Good Man in Africa, A (1994)

reviewed by
Eric Mankin


                          A GOOD MAN IN AFRICA
                       A film review by Eric Mankin
                        Copyright 1994 Eric Mankin

Director Bruce Beresford's earnest straightforwardness served well enough in dramas like DRIVING MISS DAISY or even MR. JOHNSON but rapidly sinks this attempt at an Evelyn Waugh/Kingsley Amis comedy of manners. To be fair, it's not likely anyone else could have done better with William Boyd's script (from his novel of the same name), which rounds up the usual British comedy suspects, and runs them through numbingly familiar colonial games of sex and social climbing.

Set in a fictional West African country, the story offers Colin Friels as a Lucky Jim-like British foreign service climber named Morgan Leafy, stuck under the thumb of supertwit High Commissioner Fanshawe (John Lithgow honking an pseud-Sloane accent). Leafy has to balance the logistics of an impending visit from a member of the royal family and sub-rosa bribery of local politicians with the demands of his African girlfriend Hazel (Jackie Mofokeng) and sexual targets of opportunity including Fanshawe's wife (Diana Rigg) and daughter (Sarah-Jane Fenton), and the wife (Joanne Whalley-Kilmer) of a local nationalist leader (Louis Gossett Jr.).
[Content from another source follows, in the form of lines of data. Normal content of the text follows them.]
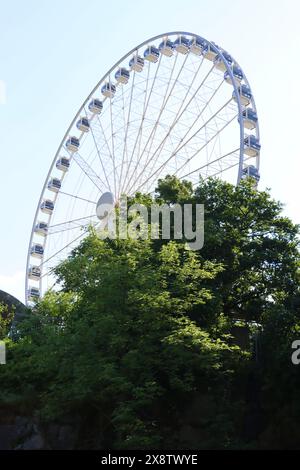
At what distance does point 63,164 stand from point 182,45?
9.58 metres

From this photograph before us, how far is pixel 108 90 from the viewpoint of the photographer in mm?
45094

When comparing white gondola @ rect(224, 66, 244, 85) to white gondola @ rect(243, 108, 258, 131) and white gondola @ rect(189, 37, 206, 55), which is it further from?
white gondola @ rect(189, 37, 206, 55)

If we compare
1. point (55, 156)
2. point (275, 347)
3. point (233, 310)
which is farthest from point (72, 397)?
point (55, 156)

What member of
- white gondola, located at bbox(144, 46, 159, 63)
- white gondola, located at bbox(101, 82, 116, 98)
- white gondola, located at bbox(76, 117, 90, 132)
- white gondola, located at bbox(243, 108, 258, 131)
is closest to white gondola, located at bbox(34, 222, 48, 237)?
white gondola, located at bbox(76, 117, 90, 132)

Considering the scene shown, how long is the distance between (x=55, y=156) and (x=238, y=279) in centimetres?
1788

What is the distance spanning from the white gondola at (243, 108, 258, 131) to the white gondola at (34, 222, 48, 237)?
46.2 ft

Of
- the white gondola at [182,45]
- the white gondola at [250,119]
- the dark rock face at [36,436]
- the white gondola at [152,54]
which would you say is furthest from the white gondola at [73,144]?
the dark rock face at [36,436]

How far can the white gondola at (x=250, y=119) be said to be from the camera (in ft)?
122

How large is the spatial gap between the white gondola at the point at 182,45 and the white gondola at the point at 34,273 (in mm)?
14448

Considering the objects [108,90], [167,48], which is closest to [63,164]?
[108,90]

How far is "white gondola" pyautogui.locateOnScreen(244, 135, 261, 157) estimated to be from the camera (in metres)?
36.9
The Africa outside the embassy walls is presented solely as a source of exotic plot complications to put Leafy into a comic lather--sketchy, anachronistic, visually lackluster, and, with locals rolling their eyes fearfully at the name of the thunder god Shango, borderline racist stereotype. It's no better inside the embassy, with Dame Rigg given a line like "I want our loins to mingle." Friels is good, in his Michael-J.-Fox frantic way and Sean Connery is perfect as the "good man" of the title, an incorruptible doctor with a gift for wry understatement, but neither rescue the proceedings from the level of not very inspired silliness.